Off-Broadway Review: “The Light Years” at Playwrights Horizons (Through Sunday April 2, 2017)
Written by Hannah Bos and Paul Thureen
Directed and Developed by Oliver Butler
Reviewed by Michele Willens
Theatre Reviews Limited

“You are not simply an electrician, you are illuminating the world!” claims one of the six characters in “The Light Years,” a pleasant, but less than fulfilling concoction now playing at Playwrights Horizons. Produced by a company called the Debate Society – which recreates slices of Americana – it focuses on two Chicago world fairs, exactly forty years apart. It is also about invention, creativity, failure and loss.

Obviously, the four decades between 1893 and 1933 were huge ones, especially when one thinks of how technology evolved.

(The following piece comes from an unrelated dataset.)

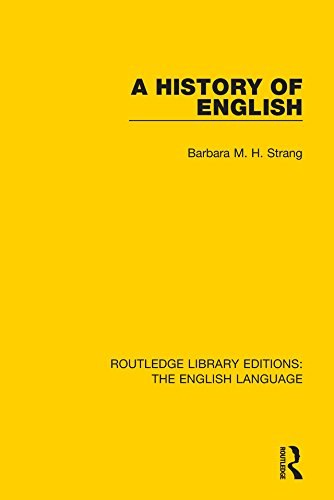 A History of English (Routledge Library Edition: The English Language) Pdf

Who knew that in the first of Chicago’s fairs, a charismatic man was dreaming up something called the Spectatorium, a brightly beaming theatre to seat some 12,000 visitors? Alas, it never came to be.

This intermission-free six-actor piece time travels – though two characters span both the mega events – and the sets, costumes and props accordingly change before our eyes. There are deaths, explosions emitting from dreamy contraptions, actors roaming among the audience, and dialogue that certainly tickles the audience, if not my particular funny bone.

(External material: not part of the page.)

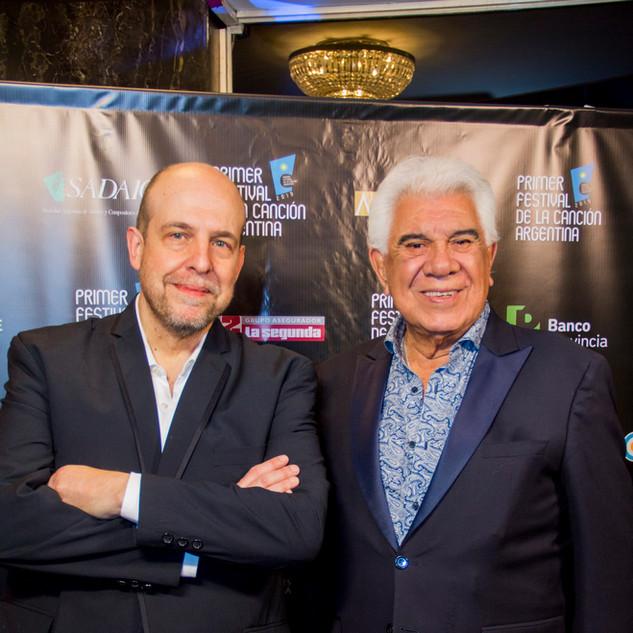 La Gala / Willy Poch y Raúl Lavié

The actors are all very good, particularly the sprightly and witty Aya Cash, who plays two women of the dual periods, and Rocco Sisto, who plays the actual figure with the great name of Steele MacKaye. The visionary behind the Spectatorium folly, MacKaye is little remembered at all today. He wrote, he directed, he dreamed big, and by the way, he invented folding theatre seats and the free playbill.

“The Light Years” was co-written by Hannah Bos and Paul Thureen, who admit they have always been fascinated with World Fairs: those odd entities that build big, show millions of visitors what the future may hold, and then generally tear it all down. This production gives us a taste of that, though it is far less gripping than the hugely popular book “Devil in The White City.” But it is certainly recommended for a family’s night out. There is a bright and curious child, flashing bulbs of all sizes and shapes, constellations sparkling from above, and even some history that goes down easily.